• [Exercise requirements]
(1) Print the passage of the article on Cambodia's landless class starting with "The New York" and going on through "forcibly remove them.".
(2) According to the article on Cambodia's landless class, how many families in Chrolang had never heard of Tep Menon?
(3) Please go on with the article on Cambodia's land grabs from its last sentence, not with the listing.

• [Provided text]
Cambodia’s Landless Class

The New York Times
September 26, 2012, 

PHNOM PENH — In a union office for garment workers on the outskirts of the capital on a recent afternoon, Tith Srey Mom and her sister Mach were pondering what to do next. After losing a 10-year legal battle to keep their 200-square-meter plot of land, they were being evicted. All legal avenues had been exhausted. All they could do was wait for the police to come and forcibly remove them.
Cristóbal Schmal
The sisters are from Chrolang Village, about 30 miles south of Phnom Penh. Tith Srey Mom’s grandparents assumed control of their land in 1979 as the Khmer Rouge were retreating. The family tilled the patch of dirt for decades, growing rice to subsidize their meager incomes.
Then in 2002 the police arrived and told them to leave, claiming that the sisters no longer owned it. No one among the 32 families in Chrolang had ever heard of Tep Menon, but the police said he was now the owner of the plot. And so began the sisters’ decade-long fight in the courts to keep their land.
Land grabbing — big and small — has become all too common in Cambodia. Protests and violent confrontations with the authorities have left a mounting death toll. Meanwhile, as more and more poor Cambodians are being dispossessed, many fear the end of the “communal rice bowl’’ and traditional village life that once guaranteed food and a family home for all. With no more land to go home to, village life is being decimated.
All land titles, along with nearly a third of the population, were destroyed by Pol Pot’s regime, and farmers moved swiftly to repopulate the land when the Khmer Rouge collapsed. Later, the Cambodian government recognized ownership of land occupied prior to 1989, when the Vietnamese occupation ended.
The land grabs can be traced back to 2001 when laws were passed that allowed the government to usurp any “private state land” and grant up to about 25,000 acres to companies and private individuals. The shady deals escalated sharply after 2008 as property prices soared and well-off businessmen, local and international companies took control of grants for development.
A spate of violence has been one result. This year alone a prominent anti-logging activist was murdered, a teenage girl was killed by the police during an eviction and 13 women were jailed, and later freed, for protesting against a concession that cost them their homes with little recompense. A journalist with a history of reporting on illegal logging and land grabs was found this month in the trunk of his car. He had been hacked to death.

• [Record extracts]
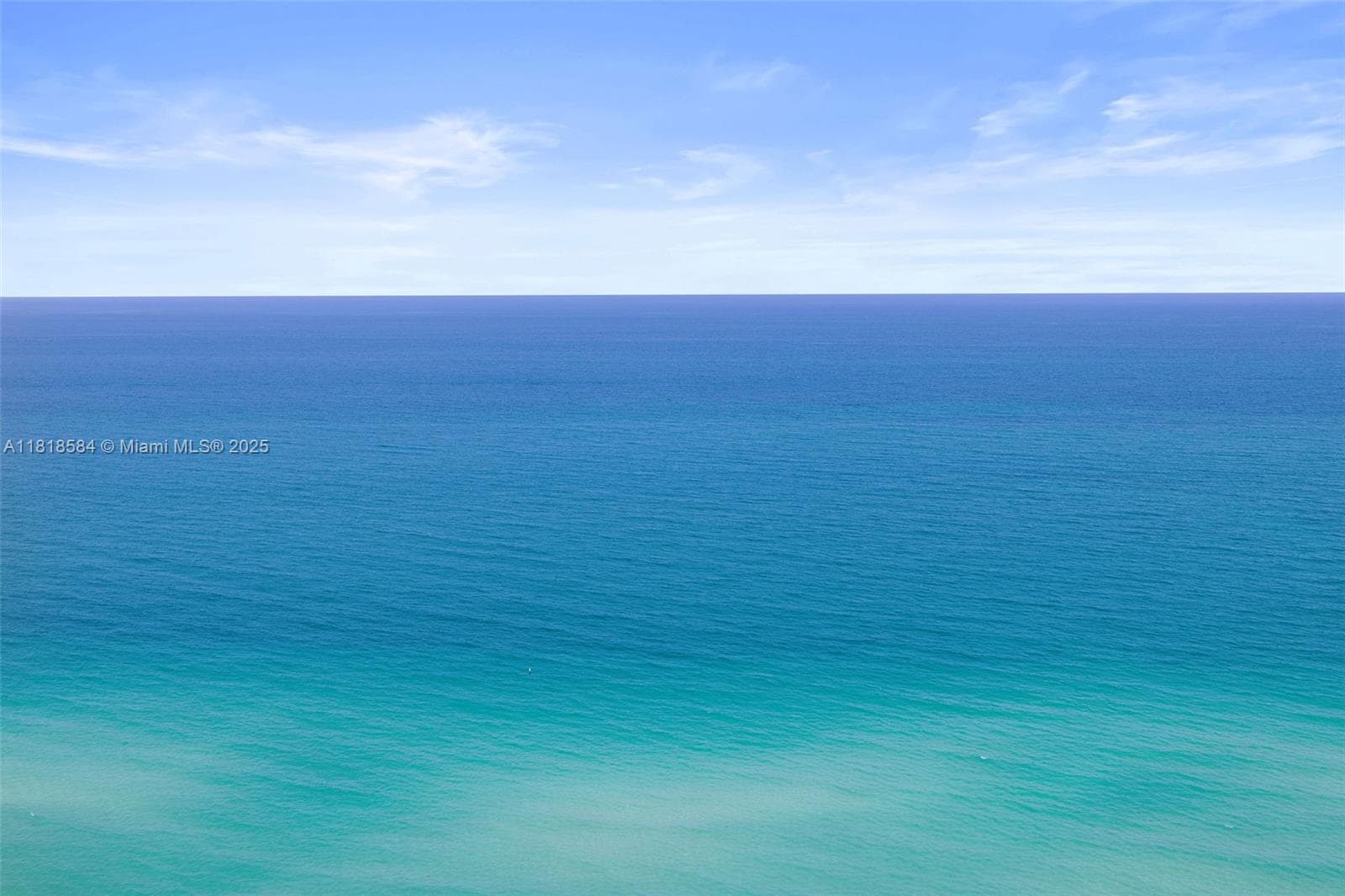 Carillon Miami Beach · #2707 in Miami Beach - Photo 36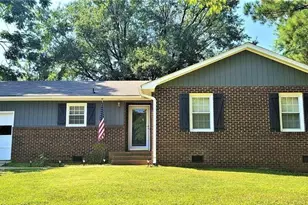 107 Ware Ct, Garner, NC 27529 - Photo 1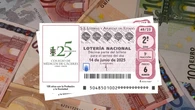 Sorteo de la Lotería Nacional del 14 de junio: Resultados y premios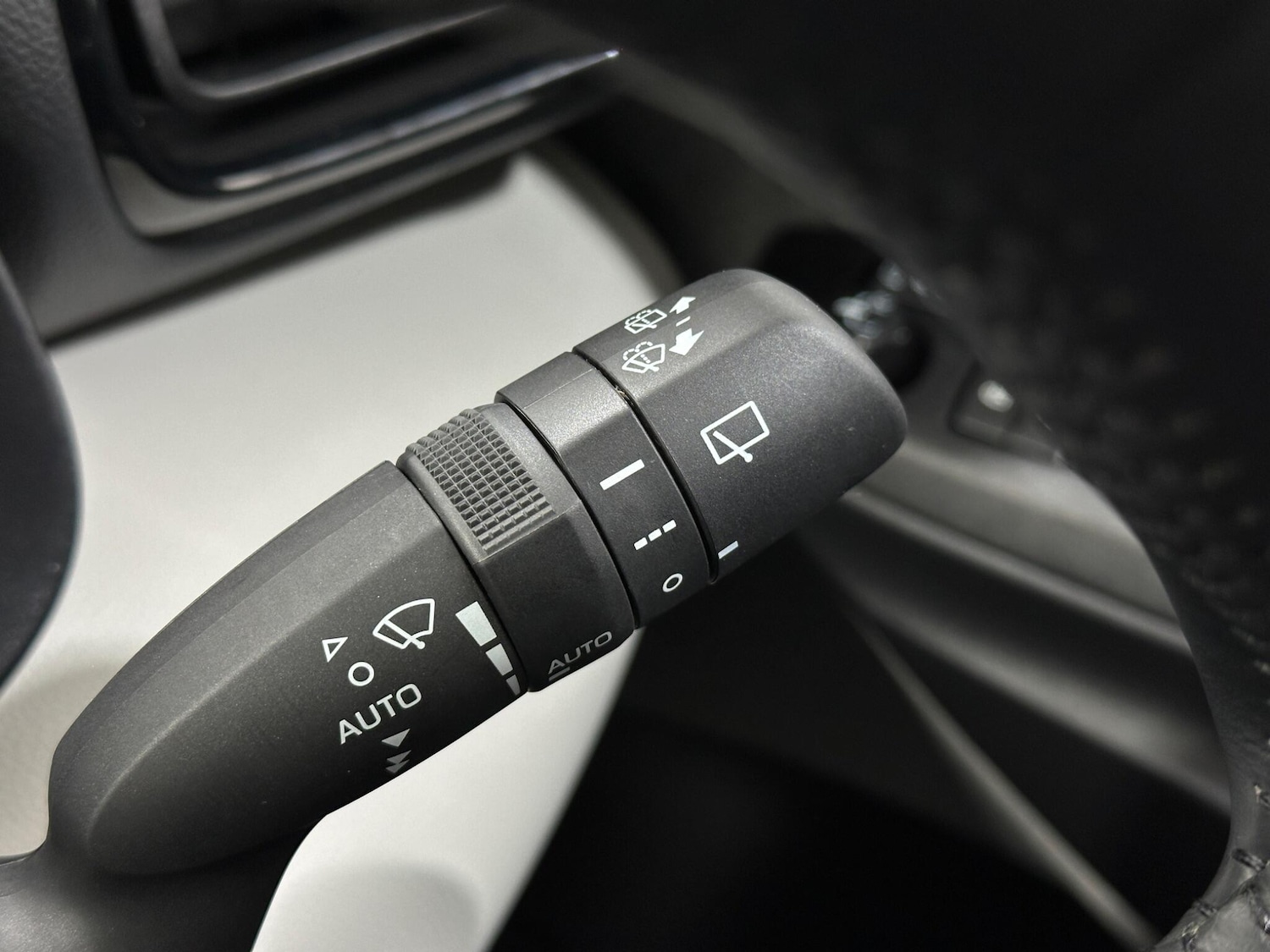 Used Toyota Yaris 2021 for sale - 76878517: Photo 16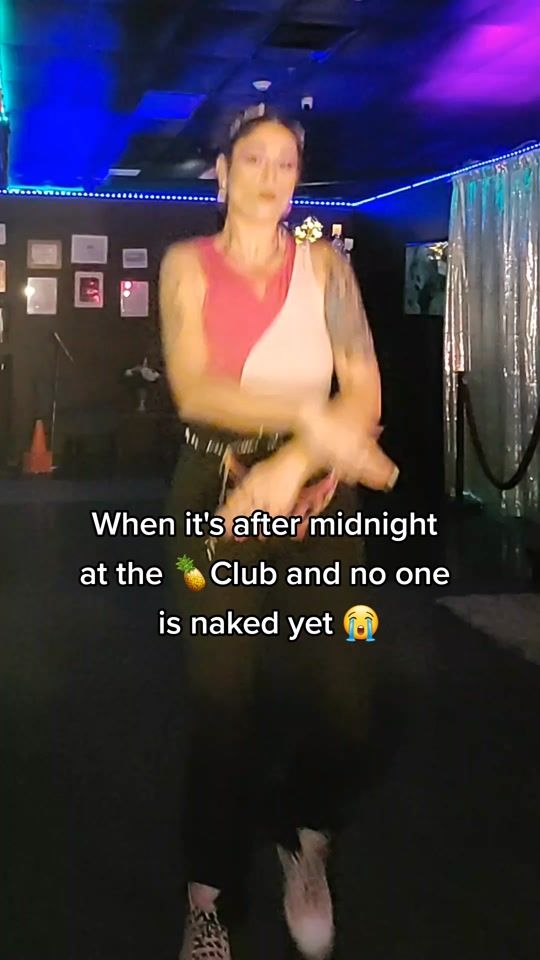 TikTok video thumbnail by thenightgamehtx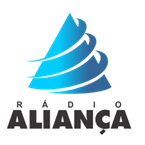 Aliança FM logo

• [Answers to this exercise]
(1)
The New York Times
September 26, 2012, 

PHNOM PENH — In a union office for garment workers on the outskirts of the capital on a recent afternoon, Tith Srey Mom and her sister Mach were pondering what to do next. After losing a 10-year legal battle to keep their 200-square-meter plot of land, they were being evicted. All legal avenues had been exhausted. All they could do was wait for the police to come and forcibly remove them.

(2) 32 families.

(3)
Elections must be held by mid-2013, and land-grabbing has provided Prime Minister Hun Sen with his worst political headache. The issue will come to the fore at the annual donors meeting this week in Phnom Penh, at which  Cambodia’s benefactors decide how much to dole out to the Cambodian government and what conditions to attach. Made-up largely of Western nations and international institutions, donors routinely provide  about one billion dollars a year, almost half the government’s annual budget.
Nongovernmental organizations are urging donor countries to pressure the government to rein in its wayward authorities. The U.N.’s Office of the High Commissioner for Human Rights said in its annual report that of particular concern was the increased use of force and live ammunition on people protesting the land grabs. “These instances of violence were predominantly unprovoked, and primarily related to land disputes,” the report said.
This is cold comfort for Tith Srey Mom. She and her siblings have little choice but to take a menial job in a garment factory six days a week, working 8 to 12 hours a day for a minimum wage of about $90 a month, producing apparel for big-name brands.
Similar tales were told by Yong Eaon, a 41-year-old mother of three who is preparing a legal challenge after her neighbors — armed with knives and political connections — annexed a plot that she brought from her brother in 1997.
“They turned it into an access road,’’ she said. “So, one daughter goes to work, makes garments. She can only send home $25 a month, but it helps and I will fight.”


Luke Hunt is a journalist based in Southeast Asia.